Contos Sertanejos - Escolhas

“O sertanejo é, antes de tudo, um forte”

Euclides da Cunha

Escolhas

Ah! A vida no Campo... é muito boa. Lembro-me dos tempos em que meu avô Denésio contava as suas histórias de quando era vaqueiro, dos desafios, das viagens, das amizades, das brigas, etc., que fizera no passado.

Meu avô era um homem rústico, tinha suas manias, seus defeitos, mas suas qualidades superavam tudo isso. Morava em um sítio em uma cidadezinha no agreste baiano próximo do litoral norte da Bahia. Apesar de não saber ler e escrever a vida tornará um homem preparado, que em meio ao sertão baiano ganhava a vida levando os gados dos grandes criadores da região, além de cuidar dos poucos bois que seu pai possuía.

Com a idade já avançada meu avô sempre contava para mim as suas histórias e para as pessoas que apareciam na casa dele. As histórias contadas tinham uma pitada de suspense e aventura, mas sempre acabava de modo cômico ou refletivo. Modéstia parte adorava suas histórias estas eram de fato relíquias preservadas com o passar do tempo na mente daquela cabeça repleta de cabelos brancos.

Certa vez no sábado em pleno verão, quando fui à casa de meu avô por volta das treze horas, encontrará deitado em seu banco preferido no varandado da frente, onde sempre depois do almoço deitava para descansar, na verdade era o único vício que possuía.

Ao chegar, o cachorro veio até mim balançando o rabo, não latiu, pois já mim conhecia. Aproximei do meu avô que estava acordado, e pedi-lhe a benção, imediatamente, ele mim abençoou.

Ele se levantou e sentou no banco, fui e sentei ao seu lado, começamos a conversar sobre o tempo que estava quente, em um dado instante falei:

- Se aqui estar quente imagine o senhor como esta o sertão!

No ato da exclamação ele aproveitou para contar uma de suas andadas pelo sertão no lombo de seu burro, quadrúpede este que preferirá, pois aguentava os trancos da caatinga.

Meu avô que não era muito de rodeios começou a conta-me a história. A história que iniciará a contar era de quando ele ainda era solteiro e viajava sozinho levando o gado para os fazendeiros, pois como se tratava de apenas umas trinta cabeças de gado para ele era desnecessário mais de um vaqueiro.

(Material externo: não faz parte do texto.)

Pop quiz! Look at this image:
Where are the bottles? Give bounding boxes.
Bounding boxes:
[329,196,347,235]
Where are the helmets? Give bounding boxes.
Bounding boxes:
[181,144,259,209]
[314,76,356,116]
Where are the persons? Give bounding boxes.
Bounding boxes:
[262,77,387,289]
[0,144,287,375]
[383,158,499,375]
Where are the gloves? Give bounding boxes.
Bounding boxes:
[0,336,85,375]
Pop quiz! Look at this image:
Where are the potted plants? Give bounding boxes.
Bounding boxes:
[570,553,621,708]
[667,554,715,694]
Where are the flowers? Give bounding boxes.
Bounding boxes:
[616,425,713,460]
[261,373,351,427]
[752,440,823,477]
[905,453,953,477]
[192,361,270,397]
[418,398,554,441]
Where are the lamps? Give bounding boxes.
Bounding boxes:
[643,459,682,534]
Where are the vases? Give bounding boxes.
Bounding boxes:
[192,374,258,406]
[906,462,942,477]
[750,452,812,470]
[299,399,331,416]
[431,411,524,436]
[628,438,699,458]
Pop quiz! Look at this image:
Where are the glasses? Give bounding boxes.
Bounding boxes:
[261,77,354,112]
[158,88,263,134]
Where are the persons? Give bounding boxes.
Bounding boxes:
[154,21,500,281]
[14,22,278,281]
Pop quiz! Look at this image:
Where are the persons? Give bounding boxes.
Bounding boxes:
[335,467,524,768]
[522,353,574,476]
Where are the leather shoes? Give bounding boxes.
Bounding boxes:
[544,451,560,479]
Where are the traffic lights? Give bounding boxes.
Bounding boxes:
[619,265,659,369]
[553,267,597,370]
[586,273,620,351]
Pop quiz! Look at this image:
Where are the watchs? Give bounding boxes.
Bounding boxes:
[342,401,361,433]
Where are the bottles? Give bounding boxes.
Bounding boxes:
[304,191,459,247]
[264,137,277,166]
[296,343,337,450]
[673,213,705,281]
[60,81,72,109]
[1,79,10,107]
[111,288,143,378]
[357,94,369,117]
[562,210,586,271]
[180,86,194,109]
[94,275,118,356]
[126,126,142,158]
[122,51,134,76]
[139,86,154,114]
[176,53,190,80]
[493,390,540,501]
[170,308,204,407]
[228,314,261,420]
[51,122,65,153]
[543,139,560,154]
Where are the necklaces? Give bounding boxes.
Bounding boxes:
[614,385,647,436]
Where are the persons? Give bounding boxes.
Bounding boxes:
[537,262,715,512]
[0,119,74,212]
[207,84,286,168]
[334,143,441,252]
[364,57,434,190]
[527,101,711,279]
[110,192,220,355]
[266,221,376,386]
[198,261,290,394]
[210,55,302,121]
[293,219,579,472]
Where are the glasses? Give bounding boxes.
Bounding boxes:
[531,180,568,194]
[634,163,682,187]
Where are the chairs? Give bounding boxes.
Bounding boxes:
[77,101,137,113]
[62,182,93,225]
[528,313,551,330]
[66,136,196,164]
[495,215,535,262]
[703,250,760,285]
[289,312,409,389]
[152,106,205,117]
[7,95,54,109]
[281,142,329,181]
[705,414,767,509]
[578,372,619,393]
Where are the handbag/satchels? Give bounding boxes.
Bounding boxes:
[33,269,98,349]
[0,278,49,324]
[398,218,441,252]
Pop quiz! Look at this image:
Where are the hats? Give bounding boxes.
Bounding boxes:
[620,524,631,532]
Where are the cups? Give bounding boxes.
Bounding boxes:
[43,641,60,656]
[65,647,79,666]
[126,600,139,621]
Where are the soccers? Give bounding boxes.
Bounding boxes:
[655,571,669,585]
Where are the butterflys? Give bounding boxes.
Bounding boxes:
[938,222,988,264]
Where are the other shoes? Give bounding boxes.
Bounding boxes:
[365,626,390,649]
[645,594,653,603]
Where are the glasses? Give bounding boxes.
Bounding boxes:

A viagem segundo ele foi calma, saiu bem cedo de casa, ajuntou o gado no curral e abriu a cancela e os soltou, quando começava a despontar os primeiros raios de sol, já havia andado umas seis léguas.

Como nenhuma novilha desgarrou do rebanho, chegaram as onze e quarenta e três na fazenda do Seu Juca. A aparência e modos de Seu Juca causaram-lhe espanto, Seu Juca era um homem já bem velho e rico, possuía muitas terras, muitas cabeças de gado, no entanto morava em uma casinha de pau-a-pique, andava como um mendigo, sua comida era basicamente farinha de mandioca com rapadura, e ainda não tinha família.

Na hora do almoço Seu Juca chamou meu avô para almoçar, o almoço que Seu Juca oferecerá causou-lhe espantou, mas não recusou. Sentaram-se os dois no chão batido, ao iniciar a comer, deparou de repente com Seu Juca que estava a sua frente com a calça rasgada, onde suas partes íntimas estavam expostas. Quis cair em risos, mas se conteve.

Então começou a pensar intimamente, fazendo-se dezenas de perguntas:

- Como um homem rico como ele é, vive nestas condições sem família? Para que tanta terra e gado? Tem tanto gado e vive comendo isso? Tem dinheiro e não compra umas vestes adequadas?

Ao terminar o almoço descansou um pouco sob um umbuzeiro, por volta das duas horas da tarde celou seu burro e foi até Seu Juca agradecer pelo almoço e se despedir.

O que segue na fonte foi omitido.